Henry Craik, ed. English Prose. 1916.
Vol. I. Fourteenth to Sixteenth Century
Joseph Priestley (17331804)
H
In this some may think that I only mean to be jocular, but really I am serious. Why was ridicule ever thought to be the test of truth, but because the things at which we can laugh were supposed to be so absurd, that their falsehood was self-evident; so that there was no occasion to examine any further? We were supposed to feel them to be false; and what is a feeling but the affection of a sense? In reality, therefore, this new doctrine of common sense being the standard of truth is no other than ridicule being the standard of truth. The words are different but not the things. I should be glad to see so acute a metaphysician as Dr. Reid, so fine a writer as Dr. Beattie, and, to adopt Dr. Beattie’s compliment, so elegant an author as Dr. Oswald separately employed to ascertain the precise difference between these two schemes.

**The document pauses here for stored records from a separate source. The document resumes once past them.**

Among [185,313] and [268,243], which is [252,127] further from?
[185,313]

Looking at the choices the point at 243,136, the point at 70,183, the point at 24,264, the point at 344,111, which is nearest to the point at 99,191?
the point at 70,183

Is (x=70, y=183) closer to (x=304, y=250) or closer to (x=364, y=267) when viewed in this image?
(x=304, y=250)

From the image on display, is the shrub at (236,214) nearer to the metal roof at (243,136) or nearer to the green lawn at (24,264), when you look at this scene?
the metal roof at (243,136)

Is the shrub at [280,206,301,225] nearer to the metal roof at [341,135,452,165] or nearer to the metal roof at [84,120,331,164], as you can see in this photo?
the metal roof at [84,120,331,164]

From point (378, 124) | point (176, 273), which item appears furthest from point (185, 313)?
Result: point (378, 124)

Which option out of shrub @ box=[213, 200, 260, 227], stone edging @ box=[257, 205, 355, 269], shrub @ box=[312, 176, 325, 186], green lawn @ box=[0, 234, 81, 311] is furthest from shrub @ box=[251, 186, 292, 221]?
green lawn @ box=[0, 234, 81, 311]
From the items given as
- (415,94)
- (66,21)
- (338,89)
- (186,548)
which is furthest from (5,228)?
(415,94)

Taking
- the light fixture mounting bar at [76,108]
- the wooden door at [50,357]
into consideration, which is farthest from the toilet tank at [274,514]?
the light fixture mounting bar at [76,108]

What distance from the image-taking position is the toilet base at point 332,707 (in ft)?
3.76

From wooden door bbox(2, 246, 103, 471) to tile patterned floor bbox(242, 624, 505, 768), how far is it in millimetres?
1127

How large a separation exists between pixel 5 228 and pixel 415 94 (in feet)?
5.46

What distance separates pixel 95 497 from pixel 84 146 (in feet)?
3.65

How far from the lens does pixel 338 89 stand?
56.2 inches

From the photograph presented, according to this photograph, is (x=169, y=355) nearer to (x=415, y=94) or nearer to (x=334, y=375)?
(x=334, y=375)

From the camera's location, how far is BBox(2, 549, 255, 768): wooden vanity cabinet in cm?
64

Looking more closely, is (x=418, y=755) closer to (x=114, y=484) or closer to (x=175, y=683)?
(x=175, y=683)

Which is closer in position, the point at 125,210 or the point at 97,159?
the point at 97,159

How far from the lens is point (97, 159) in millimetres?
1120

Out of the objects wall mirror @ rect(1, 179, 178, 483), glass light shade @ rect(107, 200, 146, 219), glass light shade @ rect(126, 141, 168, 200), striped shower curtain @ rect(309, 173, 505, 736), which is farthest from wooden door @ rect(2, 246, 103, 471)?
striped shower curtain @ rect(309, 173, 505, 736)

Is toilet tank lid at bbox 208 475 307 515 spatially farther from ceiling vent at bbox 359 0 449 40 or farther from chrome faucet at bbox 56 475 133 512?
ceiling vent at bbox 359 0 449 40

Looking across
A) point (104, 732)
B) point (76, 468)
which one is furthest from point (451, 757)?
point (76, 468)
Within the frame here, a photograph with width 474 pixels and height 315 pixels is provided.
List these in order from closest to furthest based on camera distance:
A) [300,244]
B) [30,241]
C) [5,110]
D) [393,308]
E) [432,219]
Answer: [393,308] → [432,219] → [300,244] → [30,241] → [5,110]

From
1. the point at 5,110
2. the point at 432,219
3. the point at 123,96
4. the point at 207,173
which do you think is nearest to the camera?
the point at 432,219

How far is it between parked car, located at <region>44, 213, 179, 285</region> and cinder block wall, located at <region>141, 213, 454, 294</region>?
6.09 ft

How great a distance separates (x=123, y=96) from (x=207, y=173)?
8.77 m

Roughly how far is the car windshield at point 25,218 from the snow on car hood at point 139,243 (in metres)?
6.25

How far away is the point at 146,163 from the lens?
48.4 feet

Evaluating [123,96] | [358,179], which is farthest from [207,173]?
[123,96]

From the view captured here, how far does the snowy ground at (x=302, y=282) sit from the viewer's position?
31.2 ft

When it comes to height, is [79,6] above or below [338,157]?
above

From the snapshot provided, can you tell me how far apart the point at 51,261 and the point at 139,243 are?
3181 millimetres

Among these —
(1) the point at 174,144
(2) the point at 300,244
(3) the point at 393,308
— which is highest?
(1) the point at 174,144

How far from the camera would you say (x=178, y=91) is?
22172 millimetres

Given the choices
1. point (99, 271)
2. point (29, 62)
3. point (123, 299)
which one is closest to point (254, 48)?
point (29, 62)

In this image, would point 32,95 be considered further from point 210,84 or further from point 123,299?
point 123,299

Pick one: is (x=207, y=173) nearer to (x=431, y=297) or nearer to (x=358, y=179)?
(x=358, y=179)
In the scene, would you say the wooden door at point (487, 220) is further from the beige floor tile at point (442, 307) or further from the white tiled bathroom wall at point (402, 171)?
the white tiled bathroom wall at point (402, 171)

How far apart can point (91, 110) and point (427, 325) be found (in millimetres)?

In my opinion the chief difference, besides what I have said above, consists in this, that the one may be called the sense of truth, and the other the sense of falsehood. There is also some doubt whether Shaftesbury was really in earnest in proposing ridicule as the test of truth. Many think that he could never be so absurd. Whereas there can be no doubt but that this triumvirate of authors are perfectly serious. There is however another difference that will strongly recommend the claims of common sense in preference to those of ridicule, which is, that this was advanced in support of infidelity, but that in support of religion. But I should think that the greater weight we have to support, the stronger buttresses we should use.